** Dataset items **
* BEGIN *
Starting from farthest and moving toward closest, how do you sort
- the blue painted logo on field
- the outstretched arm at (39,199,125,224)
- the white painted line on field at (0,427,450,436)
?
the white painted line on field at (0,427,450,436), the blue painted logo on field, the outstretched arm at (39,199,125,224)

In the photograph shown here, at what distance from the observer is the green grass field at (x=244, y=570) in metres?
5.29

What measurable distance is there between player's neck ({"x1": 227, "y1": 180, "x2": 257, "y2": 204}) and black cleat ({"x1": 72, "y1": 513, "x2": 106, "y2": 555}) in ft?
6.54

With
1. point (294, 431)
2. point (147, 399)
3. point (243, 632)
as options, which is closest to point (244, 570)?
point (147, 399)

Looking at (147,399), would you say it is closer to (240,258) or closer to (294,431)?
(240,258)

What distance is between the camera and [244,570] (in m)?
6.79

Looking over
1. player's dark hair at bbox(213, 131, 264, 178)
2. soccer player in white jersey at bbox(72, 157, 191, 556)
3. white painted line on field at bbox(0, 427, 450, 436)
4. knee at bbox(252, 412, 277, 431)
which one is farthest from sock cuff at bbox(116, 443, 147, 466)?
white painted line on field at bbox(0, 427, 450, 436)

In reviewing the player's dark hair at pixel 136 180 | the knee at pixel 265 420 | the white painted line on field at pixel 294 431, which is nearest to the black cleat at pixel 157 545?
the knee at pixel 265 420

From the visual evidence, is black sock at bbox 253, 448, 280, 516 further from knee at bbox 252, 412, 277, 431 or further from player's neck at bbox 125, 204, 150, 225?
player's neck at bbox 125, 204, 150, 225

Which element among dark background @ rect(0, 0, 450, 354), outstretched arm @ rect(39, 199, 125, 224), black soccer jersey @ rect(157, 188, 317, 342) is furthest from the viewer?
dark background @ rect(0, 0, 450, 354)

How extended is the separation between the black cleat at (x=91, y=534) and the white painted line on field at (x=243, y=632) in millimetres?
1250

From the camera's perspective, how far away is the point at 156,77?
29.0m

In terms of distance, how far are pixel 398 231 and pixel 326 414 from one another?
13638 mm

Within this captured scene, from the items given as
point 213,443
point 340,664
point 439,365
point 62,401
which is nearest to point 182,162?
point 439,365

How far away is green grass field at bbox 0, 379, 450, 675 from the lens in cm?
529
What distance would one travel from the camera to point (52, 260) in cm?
* END *
** DIRECTIVE **
Rewrite every line of the dataset items above as a numbered list, leaving out the blank lines.

** FINAL RESULT **
1. Starting from farthest and moving toward closest, how do you sort
2. - the blue painted logo on field
3. - the outstretched arm at (39,199,125,224)
4. - the white painted line on field at (0,427,450,436)
5. ?
6. the white painted line on field at (0,427,450,436), the blue painted logo on field, the outstretched arm at (39,199,125,224)
7. In the photograph shown here, at what distance from the observer is the green grass field at (x=244, y=570) in metres?
8. 5.29
9. What measurable distance is there between player's neck ({"x1": 227, "y1": 180, "x2": 257, "y2": 204}) and black cleat ({"x1": 72, "y1": 513, "x2": 106, "y2": 555}) in ft?
10. 6.54
11. With
12. 1. point (294, 431)
13. 2. point (147, 399)
14. 3. point (243, 632)
15. as options, which is closest to point (244, 570)?
16. point (147, 399)
17. Looking at (147,399), would you say it is closer to (240,258) or closer to (294,431)?
18. (240,258)
19. What distance is between the camera and [244,570] (in m)?
20. 6.79
21. Looking over
22. 1. player's dark hair at bbox(213, 131, 264, 178)
23. 2. soccer player in white jersey at bbox(72, 157, 191, 556)
24. 3. white painted line on field at bbox(0, 427, 450, 436)
25. 4. knee at bbox(252, 412, 277, 431)
26. which one is farthest from sock cuff at bbox(116, 443, 147, 466)?
27. white painted line on field at bbox(0, 427, 450, 436)
28. In reviewing the player's dark hair at pixel 136 180 | the knee at pixel 265 420 | the white painted line on field at pixel 294 431, which is nearest to the black cleat at pixel 157 545?
29. the knee at pixel 265 420
30. From the visual evidence, is black sock at bbox 253, 448, 280, 516 further from knee at bbox 252, 412, 277, 431 or further from player's neck at bbox 125, 204, 150, 225?
31. player's neck at bbox 125, 204, 150, 225
32. Which element among dark background @ rect(0, 0, 450, 354), outstretched arm @ rect(39, 199, 125, 224), black soccer jersey @ rect(157, 188, 317, 342) is furthest from the viewer?
33. dark background @ rect(0, 0, 450, 354)
34. How extended is the separation between the black cleat at (x=91, y=534) and the white painted line on field at (x=243, y=632) in millimetres?
35. 1250
36. From the camera's perspective, how far away is the point at 156,77?
37. 29.0m
38. In terms of distance, how far are pixel 398 231 and pixel 326 414 from one another?
39. 13638 mm
40. Within this captured scene, from the items given as
41. point 213,443
42. point 340,664
43. point 439,365
44. point 62,401
45. which is nearest to point 182,162?
46. point 439,365
47. How far away is green grass field at bbox 0, 379, 450, 675 from the lens in cm?
48. 529
49. What distance would one travel from the camera to point (52, 260) in cm?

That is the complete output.